On Mon, Oct 14, 2019 at 5:21 AM Hou Tao <houtao1@huawei.com> wrote:
>
> For network stack, RPS, namely Receive Packet Steering, is used to
> distribute network protocol processing from hardware-interrupted CPU
> to specific CPUs and alleviating soft-irq load of the interrupted CPU.
>
> For block layer, soft-irq (for single queue device) or hard-irq
> (for multiple queue device) is used to handle IO completion, so
> RPS will be useful when the soft-irq load or the hard-irq load
> of a specific CPU is too high, or a specific CPU set is required
> to handle IO completion.
>
> Instead of setting the CPU set used for handling IO completion
> through sysfs or procfs, we can attach an eBPF program to the
> request-queue, provide some useful info (e.g., the CPU
> which submits the request) to the program, and let the program
> decides the proper CPU for IO completion handling.
>
> Signed-off-by: Hou Tao <houtao1@huawei.com>
...
>
> +       rcu_read_lock();
> +       prog = rcu_dereference_protected(q->prog, 1);
> +       if (prog)
> +               bpf_ccpu = BPF_PROG_RUN(q->prog, NULL);
> +       rcu_read_unlock();
> +
>         cpu = get_cpu();
> -       if (!test_bit(QUEUE_FLAG_SAME_FORCE, &q->queue_flags))
> -               shared = cpus_share_cache(cpu, ctx->cpu);
> +       if (bpf_ccpu < 0 || !cpu_online(bpf_ccpu)) {
> +               ccpu = ctx->cpu;
> +               if (!test_bit(QUEUE_FLAG_SAME_FORCE, &q->queue_flags))
> +                       shared = cpus_share_cache(cpu, ctx->cpu);
> +       } else
> +               ccpu = bpf_ccpu;
>
> -       if (cpu != ctx->cpu && !shared && cpu_online(ctx->cpu)) {
> +       if (cpu != ccpu && !shared && cpu_online(ccpu)) {
>                 rq->csd.func = __blk_mq_complete_request_remote;
>                 rq->csd.info = rq;
>                 rq->csd.flags = 0;
> -               smp_call_function_single_async(ctx->cpu, &rq->csd);
> +               smp_call_function_single_async(ccpu, &rq->csd);

Interesting idea.
Not sure whether such programability makes sense from
block layer point of view.

From bpf side having a program with NULL input context is
a bit odd.
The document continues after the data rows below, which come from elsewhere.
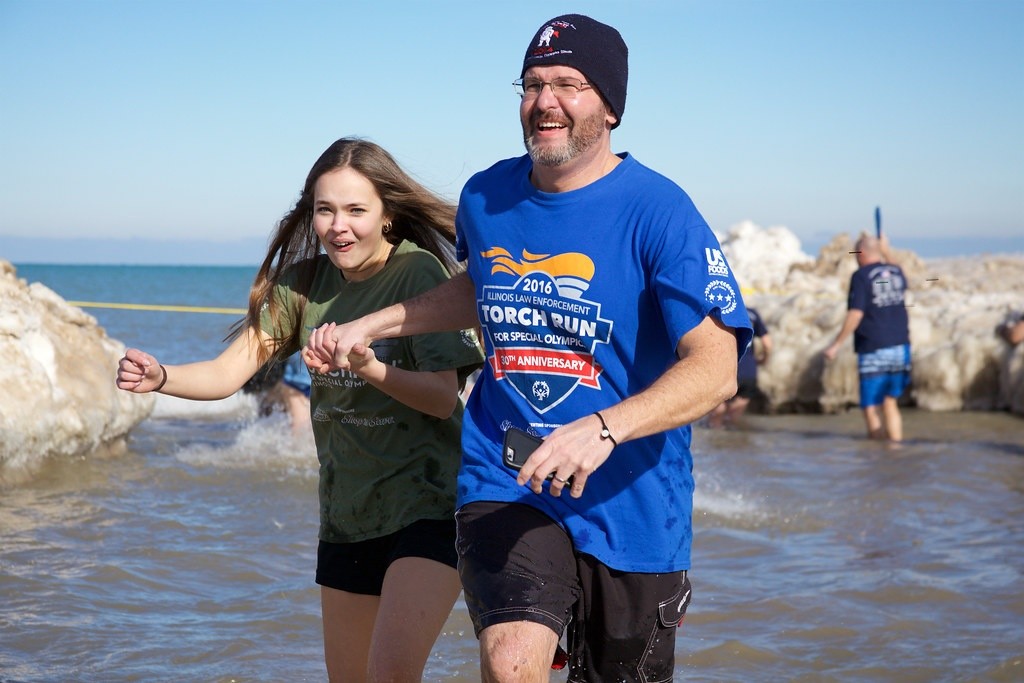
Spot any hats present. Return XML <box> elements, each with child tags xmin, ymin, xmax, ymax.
<box><xmin>520</xmin><ymin>13</ymin><xmax>628</xmax><ymax>131</ymax></box>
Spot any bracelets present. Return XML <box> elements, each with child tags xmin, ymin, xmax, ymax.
<box><xmin>151</xmin><ymin>365</ymin><xmax>168</xmax><ymax>392</ymax></box>
<box><xmin>594</xmin><ymin>412</ymin><xmax>618</xmax><ymax>448</ymax></box>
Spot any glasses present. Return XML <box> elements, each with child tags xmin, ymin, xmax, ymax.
<box><xmin>512</xmin><ymin>77</ymin><xmax>597</xmax><ymax>101</ymax></box>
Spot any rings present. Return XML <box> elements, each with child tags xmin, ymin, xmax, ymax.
<box><xmin>555</xmin><ymin>476</ymin><xmax>567</xmax><ymax>483</ymax></box>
We never had such things in the past, so this patchset
won't work as-is.
Also no-input means that the program choices are quite limited.
Other than round robin and random I cannot come up with other
cpu selection ideas.
I suggest to do writable tracepoint here instead.
Take a look at trace_nbd_send_request.
BPF prog can write into 'request'.
For your use case it will be able to write into 'bpf_ccpu' local variable.
If you keep it as raw tracepoint and don't add the actual tracepoint
with TP_STRUCT__entry and TP_fast_assign then it won't be abi
and you can change it later or remove it altogether.